(Dataset rows)
::::

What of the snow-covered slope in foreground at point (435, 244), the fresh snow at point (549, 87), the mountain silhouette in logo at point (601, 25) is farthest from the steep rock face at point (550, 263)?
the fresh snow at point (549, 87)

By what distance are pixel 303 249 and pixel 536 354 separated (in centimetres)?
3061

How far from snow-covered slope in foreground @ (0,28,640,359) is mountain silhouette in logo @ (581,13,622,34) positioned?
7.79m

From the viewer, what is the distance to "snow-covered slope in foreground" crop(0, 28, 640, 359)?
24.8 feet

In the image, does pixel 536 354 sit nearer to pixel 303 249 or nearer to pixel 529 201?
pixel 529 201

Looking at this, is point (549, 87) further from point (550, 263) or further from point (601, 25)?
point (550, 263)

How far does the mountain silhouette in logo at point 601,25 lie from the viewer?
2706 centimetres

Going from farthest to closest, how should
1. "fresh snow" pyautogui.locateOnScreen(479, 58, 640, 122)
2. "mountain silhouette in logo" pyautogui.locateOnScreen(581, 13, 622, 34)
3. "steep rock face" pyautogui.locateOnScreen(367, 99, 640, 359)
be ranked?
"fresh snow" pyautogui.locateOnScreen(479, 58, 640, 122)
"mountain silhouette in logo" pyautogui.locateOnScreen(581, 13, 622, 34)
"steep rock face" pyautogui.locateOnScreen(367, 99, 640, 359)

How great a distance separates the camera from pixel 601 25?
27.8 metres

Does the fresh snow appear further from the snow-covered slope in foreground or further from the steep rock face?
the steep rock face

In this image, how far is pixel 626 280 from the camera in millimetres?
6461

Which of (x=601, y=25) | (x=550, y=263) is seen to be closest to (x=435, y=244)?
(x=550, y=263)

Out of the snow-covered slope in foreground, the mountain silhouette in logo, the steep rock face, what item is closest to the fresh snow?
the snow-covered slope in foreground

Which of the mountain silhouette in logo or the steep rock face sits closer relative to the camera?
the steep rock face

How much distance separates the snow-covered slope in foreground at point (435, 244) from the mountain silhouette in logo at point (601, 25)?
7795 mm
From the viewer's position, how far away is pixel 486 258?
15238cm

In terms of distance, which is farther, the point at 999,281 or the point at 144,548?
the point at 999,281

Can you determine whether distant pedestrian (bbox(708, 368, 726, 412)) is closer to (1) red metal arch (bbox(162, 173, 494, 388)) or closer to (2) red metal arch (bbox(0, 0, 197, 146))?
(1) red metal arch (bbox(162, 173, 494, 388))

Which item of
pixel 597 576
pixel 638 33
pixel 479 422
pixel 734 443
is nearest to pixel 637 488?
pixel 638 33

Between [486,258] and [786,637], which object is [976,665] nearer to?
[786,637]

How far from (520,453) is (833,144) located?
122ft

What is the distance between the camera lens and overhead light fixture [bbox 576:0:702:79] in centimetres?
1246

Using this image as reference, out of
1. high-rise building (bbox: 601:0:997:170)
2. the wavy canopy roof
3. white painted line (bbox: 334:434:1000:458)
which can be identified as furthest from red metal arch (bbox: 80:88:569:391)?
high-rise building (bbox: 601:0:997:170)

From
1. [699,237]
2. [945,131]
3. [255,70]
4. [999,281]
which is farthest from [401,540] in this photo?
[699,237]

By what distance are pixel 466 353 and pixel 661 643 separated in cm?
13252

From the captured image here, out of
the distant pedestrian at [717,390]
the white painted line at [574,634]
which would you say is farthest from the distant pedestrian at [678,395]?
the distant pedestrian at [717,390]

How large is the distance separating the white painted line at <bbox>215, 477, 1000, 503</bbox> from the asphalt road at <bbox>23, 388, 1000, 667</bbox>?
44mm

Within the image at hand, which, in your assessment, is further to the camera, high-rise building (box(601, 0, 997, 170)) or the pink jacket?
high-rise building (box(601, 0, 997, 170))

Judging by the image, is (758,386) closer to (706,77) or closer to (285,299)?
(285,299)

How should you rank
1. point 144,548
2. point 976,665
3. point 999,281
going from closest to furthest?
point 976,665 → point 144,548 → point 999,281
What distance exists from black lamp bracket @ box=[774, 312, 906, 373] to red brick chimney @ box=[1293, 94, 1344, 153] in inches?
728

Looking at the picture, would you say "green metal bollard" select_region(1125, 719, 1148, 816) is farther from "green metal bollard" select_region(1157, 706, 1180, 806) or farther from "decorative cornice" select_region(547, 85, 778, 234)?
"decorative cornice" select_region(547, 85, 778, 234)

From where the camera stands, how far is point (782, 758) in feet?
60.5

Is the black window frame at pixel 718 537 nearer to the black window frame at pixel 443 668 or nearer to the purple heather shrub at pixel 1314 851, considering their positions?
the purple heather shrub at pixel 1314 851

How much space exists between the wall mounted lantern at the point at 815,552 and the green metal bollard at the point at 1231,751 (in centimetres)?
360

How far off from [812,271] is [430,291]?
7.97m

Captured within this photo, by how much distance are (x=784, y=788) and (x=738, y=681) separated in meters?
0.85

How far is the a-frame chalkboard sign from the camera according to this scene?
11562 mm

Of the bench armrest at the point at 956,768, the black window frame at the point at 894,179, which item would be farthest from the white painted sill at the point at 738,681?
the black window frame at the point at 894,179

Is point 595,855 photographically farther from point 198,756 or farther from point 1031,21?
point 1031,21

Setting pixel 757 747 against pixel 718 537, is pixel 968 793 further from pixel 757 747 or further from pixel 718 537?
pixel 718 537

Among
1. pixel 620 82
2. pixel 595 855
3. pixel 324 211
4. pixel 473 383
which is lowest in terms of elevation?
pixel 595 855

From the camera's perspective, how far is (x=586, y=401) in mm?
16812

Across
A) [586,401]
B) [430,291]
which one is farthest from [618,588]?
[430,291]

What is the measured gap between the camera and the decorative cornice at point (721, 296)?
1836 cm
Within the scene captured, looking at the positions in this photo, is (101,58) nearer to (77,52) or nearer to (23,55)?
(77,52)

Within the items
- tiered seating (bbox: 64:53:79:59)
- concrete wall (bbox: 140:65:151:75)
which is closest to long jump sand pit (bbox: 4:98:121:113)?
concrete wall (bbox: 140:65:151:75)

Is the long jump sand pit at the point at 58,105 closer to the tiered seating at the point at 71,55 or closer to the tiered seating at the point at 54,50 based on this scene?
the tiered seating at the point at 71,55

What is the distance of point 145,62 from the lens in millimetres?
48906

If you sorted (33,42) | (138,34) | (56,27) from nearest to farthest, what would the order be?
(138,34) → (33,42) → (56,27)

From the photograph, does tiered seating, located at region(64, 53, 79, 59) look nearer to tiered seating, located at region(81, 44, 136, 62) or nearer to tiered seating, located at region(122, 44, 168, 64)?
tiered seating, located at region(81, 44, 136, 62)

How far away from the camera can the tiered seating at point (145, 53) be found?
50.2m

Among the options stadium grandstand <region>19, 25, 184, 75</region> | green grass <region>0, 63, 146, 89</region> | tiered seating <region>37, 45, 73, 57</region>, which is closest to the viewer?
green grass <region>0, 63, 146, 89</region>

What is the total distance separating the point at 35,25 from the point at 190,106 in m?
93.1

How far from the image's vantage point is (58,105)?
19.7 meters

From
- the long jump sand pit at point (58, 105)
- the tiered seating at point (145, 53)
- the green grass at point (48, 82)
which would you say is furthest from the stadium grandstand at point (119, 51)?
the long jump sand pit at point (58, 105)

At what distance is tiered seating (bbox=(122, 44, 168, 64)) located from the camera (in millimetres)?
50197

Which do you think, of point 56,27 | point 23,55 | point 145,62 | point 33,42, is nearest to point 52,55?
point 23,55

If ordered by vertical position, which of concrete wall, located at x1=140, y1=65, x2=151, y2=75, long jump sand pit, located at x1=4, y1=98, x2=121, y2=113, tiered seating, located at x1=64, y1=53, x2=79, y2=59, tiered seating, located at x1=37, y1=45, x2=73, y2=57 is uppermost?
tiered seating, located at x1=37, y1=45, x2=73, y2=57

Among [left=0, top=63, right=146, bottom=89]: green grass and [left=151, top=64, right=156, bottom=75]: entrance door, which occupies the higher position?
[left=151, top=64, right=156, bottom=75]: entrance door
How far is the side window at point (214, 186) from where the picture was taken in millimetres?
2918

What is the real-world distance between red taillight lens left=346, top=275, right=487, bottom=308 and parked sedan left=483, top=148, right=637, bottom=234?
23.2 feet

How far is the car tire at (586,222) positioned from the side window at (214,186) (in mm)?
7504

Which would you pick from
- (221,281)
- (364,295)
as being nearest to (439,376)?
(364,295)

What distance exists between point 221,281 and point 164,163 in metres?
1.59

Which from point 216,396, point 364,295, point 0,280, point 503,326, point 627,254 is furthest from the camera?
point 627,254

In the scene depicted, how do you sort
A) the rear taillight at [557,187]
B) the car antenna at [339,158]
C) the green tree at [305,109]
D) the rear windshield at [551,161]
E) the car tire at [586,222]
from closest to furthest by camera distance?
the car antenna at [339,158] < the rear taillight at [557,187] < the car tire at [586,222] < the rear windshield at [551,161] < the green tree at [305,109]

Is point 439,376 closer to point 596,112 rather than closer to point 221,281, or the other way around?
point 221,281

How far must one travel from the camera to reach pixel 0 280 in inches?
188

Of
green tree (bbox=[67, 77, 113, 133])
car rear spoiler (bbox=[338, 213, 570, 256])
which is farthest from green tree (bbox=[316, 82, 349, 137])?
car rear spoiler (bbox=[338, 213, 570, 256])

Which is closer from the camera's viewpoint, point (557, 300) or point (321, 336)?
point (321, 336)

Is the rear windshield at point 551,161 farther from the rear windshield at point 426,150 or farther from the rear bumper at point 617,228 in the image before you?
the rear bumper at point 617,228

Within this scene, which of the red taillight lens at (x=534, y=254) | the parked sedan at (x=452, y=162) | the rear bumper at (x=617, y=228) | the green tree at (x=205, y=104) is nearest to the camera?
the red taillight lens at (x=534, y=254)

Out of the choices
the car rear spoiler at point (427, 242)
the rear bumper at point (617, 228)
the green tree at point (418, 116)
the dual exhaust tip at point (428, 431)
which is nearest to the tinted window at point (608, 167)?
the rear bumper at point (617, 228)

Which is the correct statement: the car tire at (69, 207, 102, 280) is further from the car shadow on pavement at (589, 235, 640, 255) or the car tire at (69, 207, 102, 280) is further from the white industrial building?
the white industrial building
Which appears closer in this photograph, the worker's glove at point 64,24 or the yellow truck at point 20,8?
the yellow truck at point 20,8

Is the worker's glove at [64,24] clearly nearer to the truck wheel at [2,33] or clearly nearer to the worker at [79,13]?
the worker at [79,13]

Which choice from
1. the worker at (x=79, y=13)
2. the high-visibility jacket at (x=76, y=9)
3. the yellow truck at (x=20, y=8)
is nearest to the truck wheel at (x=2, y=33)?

::::

• [TASK PROMPT]: Return the lines above, from the one containing "Which appears closer" to the end, exactly as they stand.

• [EXERCISE OUTPUT]:
Which appears closer in this photograph, the worker's glove at point 64,24 or the yellow truck at point 20,8?
the yellow truck at point 20,8

Is the worker's glove at [64,24] clearly nearer to the truck wheel at [2,33] or clearly nearer to the worker at [79,13]?
the worker at [79,13]

Which choice from
1. the worker at (x=79, y=13)
2. the high-visibility jacket at (x=76, y=9)
3. the yellow truck at (x=20, y=8)
is nearest to the truck wheel at (x=2, y=33)?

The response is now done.